The job and joblet grid objects provide several facts for controlling the robustness of job and joblet operation.
The default setting of these facts is to fail the job on first error, since failures are typical during the development phase. Depending on your job requirements, you adjust the retry maximum on the fact to enable your joblets either to failover or to retry.
The fact job.joblet.maxretry defaults to 0, which means the joblet is not retried. On first failure, the joblet is considered failed. This, in turn, fails the job. However, after you have written and tested your job, you should introduce fault tolerance to the joblet.
For example, suppose you know that your resource application might occasionally timeout due to network or other resource problems. Therefore, you might want to introduce the following behavior by setting facts appropriately:
On timeout of 60 seconds, retry the joblet.
Retry a maximum of two times. This may cause a retry on another resource matching your resource and allocation constraints.

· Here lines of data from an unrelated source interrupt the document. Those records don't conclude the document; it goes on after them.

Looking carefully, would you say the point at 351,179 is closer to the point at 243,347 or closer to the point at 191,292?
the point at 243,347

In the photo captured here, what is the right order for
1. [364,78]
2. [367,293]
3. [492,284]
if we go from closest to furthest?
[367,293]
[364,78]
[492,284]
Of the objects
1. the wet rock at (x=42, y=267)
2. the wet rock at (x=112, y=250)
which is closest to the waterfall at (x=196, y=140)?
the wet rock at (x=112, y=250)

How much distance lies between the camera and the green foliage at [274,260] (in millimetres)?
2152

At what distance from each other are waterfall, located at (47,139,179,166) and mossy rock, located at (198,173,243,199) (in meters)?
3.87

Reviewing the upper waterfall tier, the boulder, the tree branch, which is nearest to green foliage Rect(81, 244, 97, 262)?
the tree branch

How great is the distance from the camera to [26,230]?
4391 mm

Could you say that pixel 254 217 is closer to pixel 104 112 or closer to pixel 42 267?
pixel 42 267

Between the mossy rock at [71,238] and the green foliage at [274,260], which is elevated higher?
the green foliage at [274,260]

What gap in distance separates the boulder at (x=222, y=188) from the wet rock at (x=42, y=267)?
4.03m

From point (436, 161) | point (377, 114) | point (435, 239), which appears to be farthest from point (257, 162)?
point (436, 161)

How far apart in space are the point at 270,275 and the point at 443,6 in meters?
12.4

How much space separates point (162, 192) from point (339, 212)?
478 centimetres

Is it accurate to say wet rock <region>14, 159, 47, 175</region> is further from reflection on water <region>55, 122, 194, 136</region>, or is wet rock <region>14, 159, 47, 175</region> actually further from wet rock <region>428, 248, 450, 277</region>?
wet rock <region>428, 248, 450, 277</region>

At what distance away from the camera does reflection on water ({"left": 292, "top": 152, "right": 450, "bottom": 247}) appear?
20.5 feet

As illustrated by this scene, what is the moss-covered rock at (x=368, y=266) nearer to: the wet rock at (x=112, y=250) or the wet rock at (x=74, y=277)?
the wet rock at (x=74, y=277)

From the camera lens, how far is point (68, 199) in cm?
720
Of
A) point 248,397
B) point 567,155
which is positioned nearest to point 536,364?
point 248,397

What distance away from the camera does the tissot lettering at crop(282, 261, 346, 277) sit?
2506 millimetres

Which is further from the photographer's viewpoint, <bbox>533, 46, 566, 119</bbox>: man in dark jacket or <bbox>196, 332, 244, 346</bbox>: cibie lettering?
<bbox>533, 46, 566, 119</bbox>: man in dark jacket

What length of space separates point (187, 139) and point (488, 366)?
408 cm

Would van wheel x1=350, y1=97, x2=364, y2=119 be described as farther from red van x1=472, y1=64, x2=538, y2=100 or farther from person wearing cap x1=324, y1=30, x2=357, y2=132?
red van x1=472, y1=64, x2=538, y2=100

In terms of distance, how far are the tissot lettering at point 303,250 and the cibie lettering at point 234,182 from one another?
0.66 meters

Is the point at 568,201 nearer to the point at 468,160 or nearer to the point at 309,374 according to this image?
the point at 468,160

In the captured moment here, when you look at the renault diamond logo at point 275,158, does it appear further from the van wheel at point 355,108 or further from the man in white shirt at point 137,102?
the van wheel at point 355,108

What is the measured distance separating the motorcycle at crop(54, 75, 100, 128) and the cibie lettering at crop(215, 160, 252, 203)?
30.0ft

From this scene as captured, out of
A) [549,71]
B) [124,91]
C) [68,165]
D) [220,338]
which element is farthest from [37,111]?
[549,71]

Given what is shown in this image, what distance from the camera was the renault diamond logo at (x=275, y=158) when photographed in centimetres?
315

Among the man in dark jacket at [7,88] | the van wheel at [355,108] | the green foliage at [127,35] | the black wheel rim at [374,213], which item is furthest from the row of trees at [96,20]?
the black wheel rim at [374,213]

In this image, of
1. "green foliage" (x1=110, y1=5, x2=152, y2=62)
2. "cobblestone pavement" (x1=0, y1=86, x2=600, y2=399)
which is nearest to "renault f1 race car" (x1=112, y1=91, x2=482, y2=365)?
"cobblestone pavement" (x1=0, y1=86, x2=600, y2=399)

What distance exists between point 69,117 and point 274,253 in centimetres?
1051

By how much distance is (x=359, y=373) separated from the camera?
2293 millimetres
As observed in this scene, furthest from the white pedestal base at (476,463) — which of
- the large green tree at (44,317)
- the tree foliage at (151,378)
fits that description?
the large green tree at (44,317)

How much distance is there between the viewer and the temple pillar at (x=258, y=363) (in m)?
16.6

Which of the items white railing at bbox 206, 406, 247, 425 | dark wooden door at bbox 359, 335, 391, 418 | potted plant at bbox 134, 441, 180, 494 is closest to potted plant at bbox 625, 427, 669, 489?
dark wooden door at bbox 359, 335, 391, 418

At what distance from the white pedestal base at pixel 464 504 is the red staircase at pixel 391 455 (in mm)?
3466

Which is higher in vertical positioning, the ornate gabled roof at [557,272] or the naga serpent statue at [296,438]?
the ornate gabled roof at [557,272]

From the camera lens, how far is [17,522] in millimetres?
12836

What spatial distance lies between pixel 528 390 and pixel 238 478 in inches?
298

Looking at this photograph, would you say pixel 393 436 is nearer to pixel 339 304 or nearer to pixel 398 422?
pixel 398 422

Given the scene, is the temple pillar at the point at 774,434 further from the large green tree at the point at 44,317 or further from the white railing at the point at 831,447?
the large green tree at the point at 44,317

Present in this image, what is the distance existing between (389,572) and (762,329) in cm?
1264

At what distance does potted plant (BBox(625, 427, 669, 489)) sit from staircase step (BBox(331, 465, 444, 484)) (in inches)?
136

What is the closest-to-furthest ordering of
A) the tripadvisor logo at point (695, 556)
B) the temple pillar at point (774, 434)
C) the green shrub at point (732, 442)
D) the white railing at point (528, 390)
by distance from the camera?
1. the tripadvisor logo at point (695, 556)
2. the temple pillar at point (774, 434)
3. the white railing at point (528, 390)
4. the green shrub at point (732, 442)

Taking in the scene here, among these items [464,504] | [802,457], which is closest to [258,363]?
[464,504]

On the third timeout, fail the joblet.
To configure this setup, you use the following facts in either the job policy (using the Orchestrator console to edit the facts directly) or within the job itself:
job.joblet.timeout set to 60 job.joblet.maxretry set to 2
In addition to timeout, there are different kinds of joblet failures for which you can set the maximum retry. There are forced (job errors) and unforced connection errors. For example, an error condition detected by the JDL code (forced) might require more retries than a network error, which might cause resource disconnections. In the connection failure case, you might want to lower the retry limit because you probably do not want a badly setup resource with connection problems to keep retrying and getting work.